Code from the article, "Characterization and optimization of 5’ untranslated region containing poly-adenine tracts in Kluyveromyces marxianus using machine-learning model"
You can find the code used in our article about construction of Multi-layer perceptron neural network (MLP-NN) model using a mini-library from Kluyveromyces marxianus and how to perform prediction of the model and SHapley Additive exPlanation (SHAP) sensitivity analysis of features.
Firstly, each Python file, along with its corresponding calculated data file(s), should be placed in separate folders. The packages tensorflow v 2.12.0 and shap v 0.41.0 should be installed correctly.

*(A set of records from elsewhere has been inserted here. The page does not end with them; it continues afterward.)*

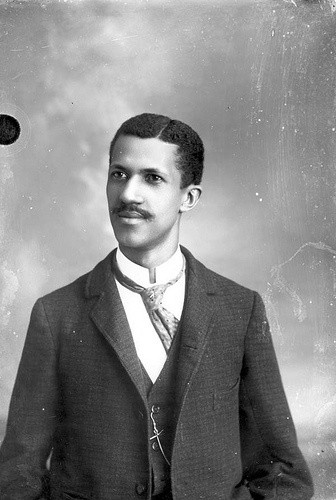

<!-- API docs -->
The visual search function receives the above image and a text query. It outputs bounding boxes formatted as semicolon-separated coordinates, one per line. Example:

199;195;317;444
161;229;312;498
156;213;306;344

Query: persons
1;112;314;499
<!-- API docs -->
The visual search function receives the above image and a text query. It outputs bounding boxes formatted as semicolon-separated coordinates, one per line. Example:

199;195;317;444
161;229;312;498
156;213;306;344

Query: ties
107;257;185;353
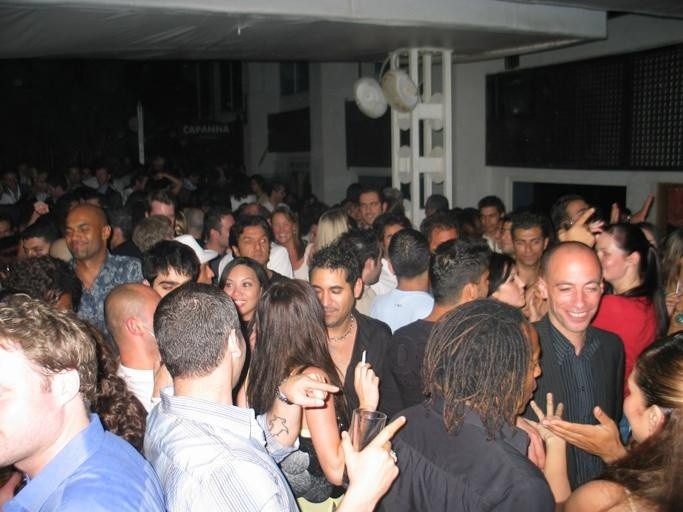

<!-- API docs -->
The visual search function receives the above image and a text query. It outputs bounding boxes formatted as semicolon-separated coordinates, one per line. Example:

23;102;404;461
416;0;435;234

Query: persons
1;149;682;512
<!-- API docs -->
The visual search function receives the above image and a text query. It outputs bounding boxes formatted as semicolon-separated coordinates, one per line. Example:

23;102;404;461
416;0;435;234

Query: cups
349;406;388;453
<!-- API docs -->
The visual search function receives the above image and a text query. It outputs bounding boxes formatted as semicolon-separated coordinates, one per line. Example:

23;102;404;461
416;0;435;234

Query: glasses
237;238;270;246
360;202;383;209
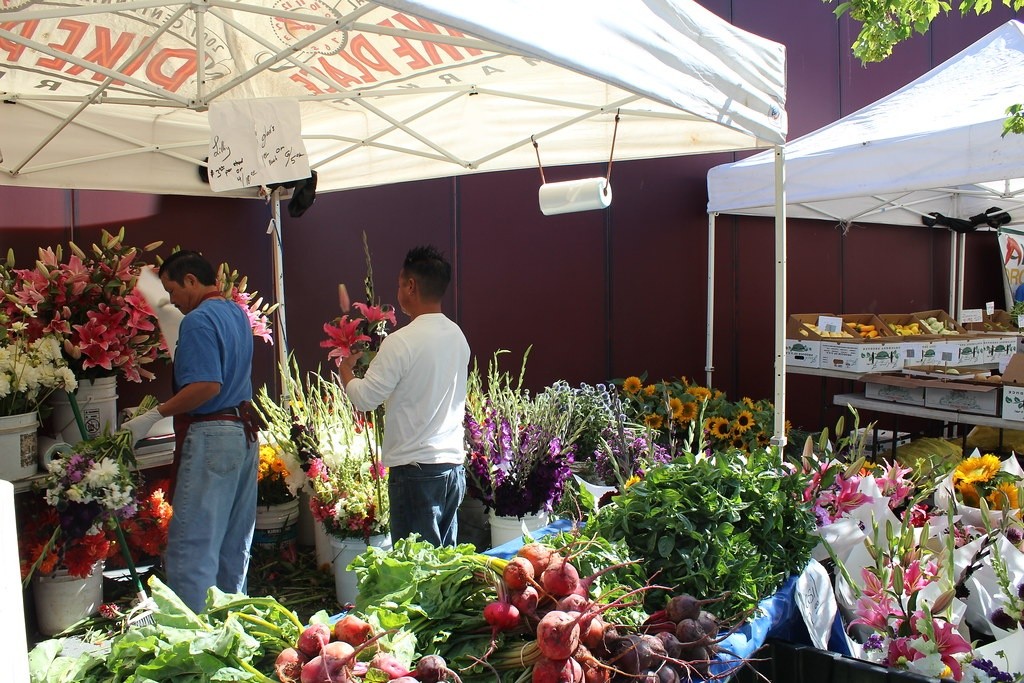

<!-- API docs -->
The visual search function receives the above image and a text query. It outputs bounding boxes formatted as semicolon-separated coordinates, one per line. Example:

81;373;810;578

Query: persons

To construct the MLP-NN model, you will need the following files: "construction and train for MLP-NN model.py" and "all.txt". The "all.txt" file contains a table that includes the feature values and relative GFP abundance of all samples, excluding the header (the feature names). You can change the time of repeating training by changing the value of the parameter time_of_repeating_training. It will require you to enter "0" to only perform a training-test split for further optimization of hyper-parameters through cross-validation using the train set as discribed below, or to enter "1" to proceed with the training process after you changing the hyper-paramters to the most optimal after that.
To perform n-fold cross-validation, the "train.txt" obtained from running "Construction and train for MLP-NN.py" needs to be placed in the same folder as "cross-validation.py", which then is being run directly. After running, the "result of cross-validation.txt" will contain the R2 for each validation set prediction, which is used to evaluate the performance of the hyperparameters. Once the optimal parameters are obtained, you can modify the setup of the model in "Construction and train for MLP-NN.py" and then input "1" to begin training the model.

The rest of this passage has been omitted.